The Arizona gun range where a nine-year-old girl accidently killed an instructor after firing an sub-machine gun has said it is reviewing its policy following the incident.
Charles Vacca was shot in the head after giving a lesson to the girl in how to fire an Uzi at the Last Stop shooting range in White Hills, Arizona.
The girl, who was with her parents at the time, was originally shown how to fire a single shot at a target on the range. However, she lost control of the weapon after it was switched to automatic, with the recoil resulting in the girl accidently hitting Vacca in the head.
The 39-year-old war veteran died after he was airlifted to a hospital in Las Vegas.
The incident sparked a wave of controversy in the US and abroad, with many asking why a girl so young was allowed to handle such a powerful firearm.
Gun laws in Arizona state a person must be 18 to carry a hunting weapon such as a rifle and 21 for a handgun. However, this law does not apply on private property and gun ranges decide themselves how young a child can be to fire a gun.
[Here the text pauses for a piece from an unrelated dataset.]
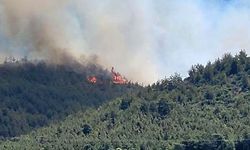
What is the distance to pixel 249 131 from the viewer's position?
7741 inches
The Arizona website in question, which offers a "Burger and Bullets" meal deal, said children aged eight and over could fire a weapon if accompanied by a parent or career and an instructor.
However, following the shooting, the gun range has said it has reviewed its policy and has increased the minimum age to 12-years-old or "at least five feet tall", reported CBS.
The shooting has once again sparked the discussion of gun laws and ownership in the US. Some have argued said there is no need to impose a minimum age for handling weapons at firing ranges.
Charles Heller, media coordinator for gun-rights group Arizona Citizens Defense League, told Mashable: "If they can reason between right and wrong, and they can follow directions and they have the physical capabilities then it's okay."
Gerry Hills, founder of Americans for Gun Safety, has called for stricter gun control and said he didn't see "any reason in the world" why parents would let their nine-year-old child fire an Uzi.
"We have better safety standards for who gets to ride a roller coaster at an amusement park," he told the Associated Press.
Sam Scarmardo, the operator of the Last Stop firing range, said they had not had single accident in the 12 years they've been operating before the shooting.
"We really don't know what happened. Our guys are trained to basically hover over people when they're shooting," he said.
"If they're shooting right-handed, we have our right-hand behind them ready to push the weapon out of the way. And if they're left-handed, the same thing."
The identities of the young girl of her parents have not been released and no charges are set to be filed against them.